▸ What you will do: Copy every one of the items below line for line, changing nothing.

(Extracted items)

* Start *

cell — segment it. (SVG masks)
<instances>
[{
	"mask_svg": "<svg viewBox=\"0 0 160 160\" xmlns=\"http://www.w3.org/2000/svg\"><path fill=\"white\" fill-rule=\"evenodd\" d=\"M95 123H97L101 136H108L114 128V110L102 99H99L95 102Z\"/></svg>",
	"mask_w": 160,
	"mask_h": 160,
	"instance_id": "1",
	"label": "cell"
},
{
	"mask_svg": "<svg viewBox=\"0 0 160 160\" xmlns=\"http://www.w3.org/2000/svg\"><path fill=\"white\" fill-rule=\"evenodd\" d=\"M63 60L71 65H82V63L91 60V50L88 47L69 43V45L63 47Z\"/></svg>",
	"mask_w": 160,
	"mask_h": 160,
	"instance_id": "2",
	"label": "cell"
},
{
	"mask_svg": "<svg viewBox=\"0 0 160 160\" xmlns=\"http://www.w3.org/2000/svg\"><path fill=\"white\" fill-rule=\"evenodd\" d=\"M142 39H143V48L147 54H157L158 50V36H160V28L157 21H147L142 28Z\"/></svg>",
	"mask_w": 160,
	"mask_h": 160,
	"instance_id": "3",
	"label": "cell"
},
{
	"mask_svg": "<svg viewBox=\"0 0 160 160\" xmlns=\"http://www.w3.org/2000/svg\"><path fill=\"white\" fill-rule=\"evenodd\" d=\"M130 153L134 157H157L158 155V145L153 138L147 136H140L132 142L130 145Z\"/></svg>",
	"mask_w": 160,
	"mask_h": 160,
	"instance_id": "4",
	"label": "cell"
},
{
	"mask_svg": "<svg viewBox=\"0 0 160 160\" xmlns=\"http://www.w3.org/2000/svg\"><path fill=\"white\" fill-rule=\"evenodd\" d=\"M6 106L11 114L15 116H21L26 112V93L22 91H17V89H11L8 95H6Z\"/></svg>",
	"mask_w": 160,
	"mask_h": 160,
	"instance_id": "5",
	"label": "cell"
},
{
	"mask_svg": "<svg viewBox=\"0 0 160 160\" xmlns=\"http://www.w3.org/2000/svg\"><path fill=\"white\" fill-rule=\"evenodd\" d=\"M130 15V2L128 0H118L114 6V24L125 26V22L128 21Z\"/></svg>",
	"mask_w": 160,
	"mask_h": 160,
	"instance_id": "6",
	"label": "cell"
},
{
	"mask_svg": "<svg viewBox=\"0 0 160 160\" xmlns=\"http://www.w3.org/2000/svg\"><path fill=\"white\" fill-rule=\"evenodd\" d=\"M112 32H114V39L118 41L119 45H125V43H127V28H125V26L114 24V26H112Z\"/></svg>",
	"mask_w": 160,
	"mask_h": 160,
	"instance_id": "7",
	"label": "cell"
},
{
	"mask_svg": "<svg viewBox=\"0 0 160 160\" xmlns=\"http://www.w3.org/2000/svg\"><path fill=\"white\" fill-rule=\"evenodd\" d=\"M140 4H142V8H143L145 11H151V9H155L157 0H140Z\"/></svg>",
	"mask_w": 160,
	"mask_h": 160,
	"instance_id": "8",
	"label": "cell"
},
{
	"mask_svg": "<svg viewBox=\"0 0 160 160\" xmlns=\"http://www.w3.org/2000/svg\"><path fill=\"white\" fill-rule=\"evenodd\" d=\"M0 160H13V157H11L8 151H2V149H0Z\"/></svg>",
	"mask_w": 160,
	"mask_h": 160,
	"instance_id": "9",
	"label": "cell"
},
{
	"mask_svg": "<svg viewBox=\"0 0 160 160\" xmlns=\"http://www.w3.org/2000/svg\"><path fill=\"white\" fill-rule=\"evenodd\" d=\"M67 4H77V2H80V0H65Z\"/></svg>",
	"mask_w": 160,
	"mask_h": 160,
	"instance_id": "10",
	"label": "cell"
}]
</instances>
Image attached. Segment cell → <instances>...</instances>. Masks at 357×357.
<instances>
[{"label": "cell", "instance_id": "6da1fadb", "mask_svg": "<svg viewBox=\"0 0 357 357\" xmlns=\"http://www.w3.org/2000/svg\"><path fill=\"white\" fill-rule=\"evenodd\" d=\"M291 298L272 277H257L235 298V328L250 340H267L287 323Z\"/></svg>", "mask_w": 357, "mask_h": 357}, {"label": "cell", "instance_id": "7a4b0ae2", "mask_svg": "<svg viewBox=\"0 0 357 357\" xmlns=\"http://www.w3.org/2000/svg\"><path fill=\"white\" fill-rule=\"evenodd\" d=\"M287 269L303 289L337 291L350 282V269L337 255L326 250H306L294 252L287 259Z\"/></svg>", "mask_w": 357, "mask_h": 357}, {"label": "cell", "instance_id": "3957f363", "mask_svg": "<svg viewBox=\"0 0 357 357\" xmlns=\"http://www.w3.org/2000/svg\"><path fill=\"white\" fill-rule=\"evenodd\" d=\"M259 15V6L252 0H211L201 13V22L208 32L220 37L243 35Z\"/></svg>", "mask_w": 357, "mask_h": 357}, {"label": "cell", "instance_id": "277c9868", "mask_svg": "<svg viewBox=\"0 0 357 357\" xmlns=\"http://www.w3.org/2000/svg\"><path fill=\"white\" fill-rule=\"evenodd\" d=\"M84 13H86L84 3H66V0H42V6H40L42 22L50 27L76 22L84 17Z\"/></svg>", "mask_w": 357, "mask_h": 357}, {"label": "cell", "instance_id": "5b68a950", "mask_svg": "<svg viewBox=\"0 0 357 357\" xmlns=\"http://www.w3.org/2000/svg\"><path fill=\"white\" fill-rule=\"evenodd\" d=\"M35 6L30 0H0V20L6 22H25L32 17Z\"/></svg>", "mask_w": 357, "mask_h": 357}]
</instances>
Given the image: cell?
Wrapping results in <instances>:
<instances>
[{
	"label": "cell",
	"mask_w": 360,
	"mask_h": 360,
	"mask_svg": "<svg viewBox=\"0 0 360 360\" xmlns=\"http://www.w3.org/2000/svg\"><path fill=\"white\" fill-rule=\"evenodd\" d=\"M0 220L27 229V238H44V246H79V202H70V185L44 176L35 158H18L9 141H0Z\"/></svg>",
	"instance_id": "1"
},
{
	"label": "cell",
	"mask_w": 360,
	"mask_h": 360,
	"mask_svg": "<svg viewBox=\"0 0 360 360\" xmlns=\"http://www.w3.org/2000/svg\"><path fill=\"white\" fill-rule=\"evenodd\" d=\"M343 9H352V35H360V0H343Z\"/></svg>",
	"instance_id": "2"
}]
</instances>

* End *

▸ Exercise result:
cell — segment it. (SVG masks)
<instances>
[{
	"mask_svg": "<svg viewBox=\"0 0 160 160\" xmlns=\"http://www.w3.org/2000/svg\"><path fill=\"white\" fill-rule=\"evenodd\" d=\"M95 123H97L101 136H108L114 128V110L102 99H99L95 102Z\"/></svg>",
	"mask_w": 160,
	"mask_h": 160,
	"instance_id": "1",
	"label": "cell"
},
{
	"mask_svg": "<svg viewBox=\"0 0 160 160\" xmlns=\"http://www.w3.org/2000/svg\"><path fill=\"white\" fill-rule=\"evenodd\" d=\"M63 60L71 65H82V63L91 60V50L88 47L69 43V45L63 47Z\"/></svg>",
	"mask_w": 160,
	"mask_h": 160,
	"instance_id": "2",
	"label": "cell"
},
{
	"mask_svg": "<svg viewBox=\"0 0 160 160\" xmlns=\"http://www.w3.org/2000/svg\"><path fill=\"white\" fill-rule=\"evenodd\" d=\"M142 39H143V48L147 54H157L158 50V36H160V28L157 21H147L142 28Z\"/></svg>",
	"mask_w": 160,
	"mask_h": 160,
	"instance_id": "3",
	"label": "cell"
},
{
	"mask_svg": "<svg viewBox=\"0 0 160 160\" xmlns=\"http://www.w3.org/2000/svg\"><path fill=\"white\" fill-rule=\"evenodd\" d=\"M130 153L134 157H157L158 155V145L153 138L147 136H140L132 142L130 145Z\"/></svg>",
	"mask_w": 160,
	"mask_h": 160,
	"instance_id": "4",
	"label": "cell"
},
{
	"mask_svg": "<svg viewBox=\"0 0 160 160\" xmlns=\"http://www.w3.org/2000/svg\"><path fill=\"white\" fill-rule=\"evenodd\" d=\"M6 106L11 114L15 116H21L26 112V93L22 91H17V89H11L8 95H6Z\"/></svg>",
	"mask_w": 160,
	"mask_h": 160,
	"instance_id": "5",
	"label": "cell"
},
{
	"mask_svg": "<svg viewBox=\"0 0 160 160\" xmlns=\"http://www.w3.org/2000/svg\"><path fill=\"white\" fill-rule=\"evenodd\" d=\"M130 15V2L128 0H118L114 6V24L125 26V22L128 21Z\"/></svg>",
	"mask_w": 160,
	"mask_h": 160,
	"instance_id": "6",
	"label": "cell"
},
{
	"mask_svg": "<svg viewBox=\"0 0 160 160\" xmlns=\"http://www.w3.org/2000/svg\"><path fill=\"white\" fill-rule=\"evenodd\" d=\"M112 32H114V39L118 41L119 45H125V43H127V28H125V26L114 24V26H112Z\"/></svg>",
	"mask_w": 160,
	"mask_h": 160,
	"instance_id": "7",
	"label": "cell"
},
{
	"mask_svg": "<svg viewBox=\"0 0 160 160\" xmlns=\"http://www.w3.org/2000/svg\"><path fill=\"white\" fill-rule=\"evenodd\" d=\"M140 4H142V8H143L145 11H151V9H155L157 0H140Z\"/></svg>",
	"mask_w": 160,
	"mask_h": 160,
	"instance_id": "8",
	"label": "cell"
},
{
	"mask_svg": "<svg viewBox=\"0 0 160 160\" xmlns=\"http://www.w3.org/2000/svg\"><path fill=\"white\" fill-rule=\"evenodd\" d=\"M0 160H13V157H11L8 151H2V149H0Z\"/></svg>",
	"mask_w": 160,
	"mask_h": 160,
	"instance_id": "9",
	"label": "cell"
},
{
	"mask_svg": "<svg viewBox=\"0 0 160 160\" xmlns=\"http://www.w3.org/2000/svg\"><path fill=\"white\" fill-rule=\"evenodd\" d=\"M67 4H77V2H80V0H65Z\"/></svg>",
	"mask_w": 160,
	"mask_h": 160,
	"instance_id": "10",
	"label": "cell"
}]
</instances>
Image attached. Segment cell → <instances>...</instances>. Masks at 357×357.
<instances>
[{"label": "cell", "instance_id": "6da1fadb", "mask_svg": "<svg viewBox=\"0 0 357 357\" xmlns=\"http://www.w3.org/2000/svg\"><path fill=\"white\" fill-rule=\"evenodd\" d=\"M291 298L272 277H257L235 298V328L250 340H267L287 323Z\"/></svg>", "mask_w": 357, "mask_h": 357}, {"label": "cell", "instance_id": "7a4b0ae2", "mask_svg": "<svg viewBox=\"0 0 357 357\" xmlns=\"http://www.w3.org/2000/svg\"><path fill=\"white\" fill-rule=\"evenodd\" d=\"M287 269L303 289L337 291L350 282V269L337 255L326 250H306L294 252L287 259Z\"/></svg>", "mask_w": 357, "mask_h": 357}, {"label": "cell", "instance_id": "3957f363", "mask_svg": "<svg viewBox=\"0 0 357 357\" xmlns=\"http://www.w3.org/2000/svg\"><path fill=\"white\" fill-rule=\"evenodd\" d=\"M259 15V6L252 0H211L201 13V22L208 32L220 37L243 35Z\"/></svg>", "mask_w": 357, "mask_h": 357}, {"label": "cell", "instance_id": "277c9868", "mask_svg": "<svg viewBox=\"0 0 357 357\" xmlns=\"http://www.w3.org/2000/svg\"><path fill=\"white\" fill-rule=\"evenodd\" d=\"M84 13H86L84 3H66V0H42V6H40L42 22L50 27L76 22L84 17Z\"/></svg>", "mask_w": 357, "mask_h": 357}, {"label": "cell", "instance_id": "5b68a950", "mask_svg": "<svg viewBox=\"0 0 357 357\" xmlns=\"http://www.w3.org/2000/svg\"><path fill=\"white\" fill-rule=\"evenodd\" d=\"M35 6L30 0H0V20L6 22H25L32 17Z\"/></svg>", "mask_w": 357, "mask_h": 357}]
</instances>
Given the image: cell?
Wrapping results in <instances>:
<instances>
[{
	"label": "cell",
	"mask_w": 360,
	"mask_h": 360,
	"mask_svg": "<svg viewBox=\"0 0 360 360\" xmlns=\"http://www.w3.org/2000/svg\"><path fill=\"white\" fill-rule=\"evenodd\" d=\"M0 220L27 229V238H44V246H79V202H70V185L44 176L35 158H18L9 141H0Z\"/></svg>",
	"instance_id": "1"
},
{
	"label": "cell",
	"mask_w": 360,
	"mask_h": 360,
	"mask_svg": "<svg viewBox=\"0 0 360 360\" xmlns=\"http://www.w3.org/2000/svg\"><path fill=\"white\" fill-rule=\"evenodd\" d=\"M343 9H352V35H360V0H343Z\"/></svg>",
	"instance_id": "2"
}]
</instances>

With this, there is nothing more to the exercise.